Pawtucket – The Old Slater Mill situated along the banks of the Blackstone River in Pawtucket was named as one of several Rhode Island locations included in multi-state national historical park legislation passed by Congress on Friday.
The legislation introduced by Senior Senator Jack Reed (D-RI) in 2013, had the approved Blackstone River Valley National Historical Park Establishment Act (S. 371) garnering acclaim in establishing the first national historical park in Rhode Island.

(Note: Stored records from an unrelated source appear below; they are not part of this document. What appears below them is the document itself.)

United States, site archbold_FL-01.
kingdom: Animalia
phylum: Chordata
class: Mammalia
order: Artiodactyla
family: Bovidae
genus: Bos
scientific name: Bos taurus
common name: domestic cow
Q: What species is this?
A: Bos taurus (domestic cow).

Multiple sites in Rhode Island approved for the park are the Blackstone River State Park, the Old Slater Mill National Historic Landmark District in Pawtucket, the Slatersville Historic District in Slatersville and the Ashton Historic District in Cumberland. Two Sites identified in the Commonwealth were the Whitinsville Historic District in Northbridge and the Hopedale Village Historic District in Hopedale. Additional sites were identified as the Blackstone River, it’s tributaries and the Blackstone Canal.
“Today we are preserving a piece of American history, our cultural landscape, and the natural beauty of the Blackstone River Valley. We’re also bringing greater recognition to Rhode Island’s history and creating new opportunities for tourism, education, and recreation, the driving force in Congress to turn the area into a national historical park,” said Reed on Friday. “The Blackstone Valley is a national treasure that deserves to be preserved. It is the birthplace of the American Industrial Revolution and this new park will be a place where people can come and explore the roots of modern-day America.”
According to the release, Reed’s quest to nationally recognize the Blackstone River Valley began in 2005 when the Senator ‘pushed legislation authorizing the National Park Service to conduct a Special Resource Study (SRS) to evaluate the eligibility of resources in the Blackstone River Valley National Heritage Corridor for possible inclusion in the national park system. The study process began in March 2007 in consultation with the Heritage Corridor Commission and its staff.’ The release went on to explain, ‘in 2008, a team of academic scholars visited the region and offered recommendations. In June 2010, the National Park Service prepared preliminary study findings which laid out a variety of options.’
Charlene Perkins Cutler, Executive Director of the Blackstone River Valley National Heritage Corridoe, Inc., said, “The story of the Blackstone Valley is as iconic and important to the American identity as that of Plymouth Rock and Independence Hall. I am so glad that the region will have this special recognition as a new National Park and be able to tell many more Americans about the birthplace of industry in the United States. I commend Senator Reed for his continued leadership to help get this initiative through Congress and permanently preserve this special place as part of the National Park System.”
The bill also requested that the park be dedicated to John H. Chafee, as part of the John H. Chafee Blackstone River Valley National Heritage Corridor.
““Designating this area as a national historical park and making it a permanent part of the National Park System is a fitting way to honor our industrial heritage and give Rhode Island the recognition it deserves in shaping our nation’s history,” said Reed. “This designation will help preserve key historical, cultural, and environmental resources for future generations. It will help educate people about our past and contribute to our economic future by supporting tourism and recreational opportunities.”
Co-sponsors of the act included Sen. Sheldon Whitehouse (D-RI), Sen. Elizabeth Warren (D-MA) and former Sen. William “Mo” Cowan (D-MA).
The bill now goes to the President for signature.